Goal: Starting at the line with "What distance lies" in it, reproduce each line below through the last one, exactly, and include nothing else.

______

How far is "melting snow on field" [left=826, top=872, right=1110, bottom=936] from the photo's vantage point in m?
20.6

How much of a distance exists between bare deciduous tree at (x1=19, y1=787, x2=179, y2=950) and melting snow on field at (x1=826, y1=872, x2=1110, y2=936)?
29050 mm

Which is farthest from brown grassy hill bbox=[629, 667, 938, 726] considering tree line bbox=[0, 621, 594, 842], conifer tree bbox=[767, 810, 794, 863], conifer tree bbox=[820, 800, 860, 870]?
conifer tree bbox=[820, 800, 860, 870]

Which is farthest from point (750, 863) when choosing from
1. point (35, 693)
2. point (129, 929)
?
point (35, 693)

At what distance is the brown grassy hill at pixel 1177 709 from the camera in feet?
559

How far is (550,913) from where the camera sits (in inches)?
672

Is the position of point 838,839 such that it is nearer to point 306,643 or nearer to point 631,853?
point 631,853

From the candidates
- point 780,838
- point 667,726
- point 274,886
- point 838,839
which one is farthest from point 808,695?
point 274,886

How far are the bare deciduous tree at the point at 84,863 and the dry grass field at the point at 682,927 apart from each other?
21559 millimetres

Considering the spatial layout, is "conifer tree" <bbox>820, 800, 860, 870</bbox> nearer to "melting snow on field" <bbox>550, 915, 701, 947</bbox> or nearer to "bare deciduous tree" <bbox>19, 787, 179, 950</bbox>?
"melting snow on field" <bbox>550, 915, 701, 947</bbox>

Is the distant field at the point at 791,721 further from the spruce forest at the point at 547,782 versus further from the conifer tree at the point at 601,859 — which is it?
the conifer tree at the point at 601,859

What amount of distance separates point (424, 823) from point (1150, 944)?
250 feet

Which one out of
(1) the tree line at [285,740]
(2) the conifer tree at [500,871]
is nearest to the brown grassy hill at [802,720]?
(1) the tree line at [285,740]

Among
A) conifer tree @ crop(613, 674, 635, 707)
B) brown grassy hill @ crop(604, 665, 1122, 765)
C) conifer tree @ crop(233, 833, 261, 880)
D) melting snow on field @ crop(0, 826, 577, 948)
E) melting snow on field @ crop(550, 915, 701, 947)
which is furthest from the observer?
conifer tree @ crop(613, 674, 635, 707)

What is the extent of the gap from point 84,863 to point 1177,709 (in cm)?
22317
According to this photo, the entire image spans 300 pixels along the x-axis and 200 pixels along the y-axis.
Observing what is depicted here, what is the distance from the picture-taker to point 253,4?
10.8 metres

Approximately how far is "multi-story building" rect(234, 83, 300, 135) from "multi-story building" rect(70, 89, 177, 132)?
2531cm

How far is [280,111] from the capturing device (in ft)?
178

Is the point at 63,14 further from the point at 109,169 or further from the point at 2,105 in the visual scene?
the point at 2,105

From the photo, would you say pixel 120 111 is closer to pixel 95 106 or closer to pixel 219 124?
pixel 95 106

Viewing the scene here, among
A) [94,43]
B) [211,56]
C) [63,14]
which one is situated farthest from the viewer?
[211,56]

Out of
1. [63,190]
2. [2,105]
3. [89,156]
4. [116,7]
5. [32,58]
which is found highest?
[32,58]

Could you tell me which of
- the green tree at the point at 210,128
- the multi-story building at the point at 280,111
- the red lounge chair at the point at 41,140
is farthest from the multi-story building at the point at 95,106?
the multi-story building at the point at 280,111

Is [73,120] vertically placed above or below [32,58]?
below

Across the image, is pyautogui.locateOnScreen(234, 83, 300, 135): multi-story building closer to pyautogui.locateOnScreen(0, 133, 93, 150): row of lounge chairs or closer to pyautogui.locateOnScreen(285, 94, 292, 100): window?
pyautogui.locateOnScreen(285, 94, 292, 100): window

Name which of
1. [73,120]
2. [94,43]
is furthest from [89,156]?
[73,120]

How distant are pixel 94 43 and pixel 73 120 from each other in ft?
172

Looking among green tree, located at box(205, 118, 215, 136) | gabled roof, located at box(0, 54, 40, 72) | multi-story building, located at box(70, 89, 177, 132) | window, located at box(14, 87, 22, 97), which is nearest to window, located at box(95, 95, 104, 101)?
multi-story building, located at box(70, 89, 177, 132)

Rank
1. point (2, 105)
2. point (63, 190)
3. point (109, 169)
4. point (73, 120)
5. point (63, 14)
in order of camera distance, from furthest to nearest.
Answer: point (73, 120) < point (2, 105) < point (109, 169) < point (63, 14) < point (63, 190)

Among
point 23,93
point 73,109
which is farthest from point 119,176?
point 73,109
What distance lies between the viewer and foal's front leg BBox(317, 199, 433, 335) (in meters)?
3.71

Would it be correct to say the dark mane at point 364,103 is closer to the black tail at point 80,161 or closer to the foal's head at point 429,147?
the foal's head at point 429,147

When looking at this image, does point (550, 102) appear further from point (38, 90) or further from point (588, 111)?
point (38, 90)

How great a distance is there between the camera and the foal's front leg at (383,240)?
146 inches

______

Final answer:
What distance lies between the viewer and foal's front leg BBox(317, 199, 433, 335) (in meters)?
3.71

Would it be correct to say the dark mane at point 364,103 is closer to the black tail at point 80,161 or closer to the foal's head at point 429,147?
the foal's head at point 429,147

When looking at this image, does point (550, 102) appear further from point (38, 90) or further from point (588, 111)?
point (38, 90)

How great a distance is there between the camera and the foal's front leg at (383,240)?
146 inches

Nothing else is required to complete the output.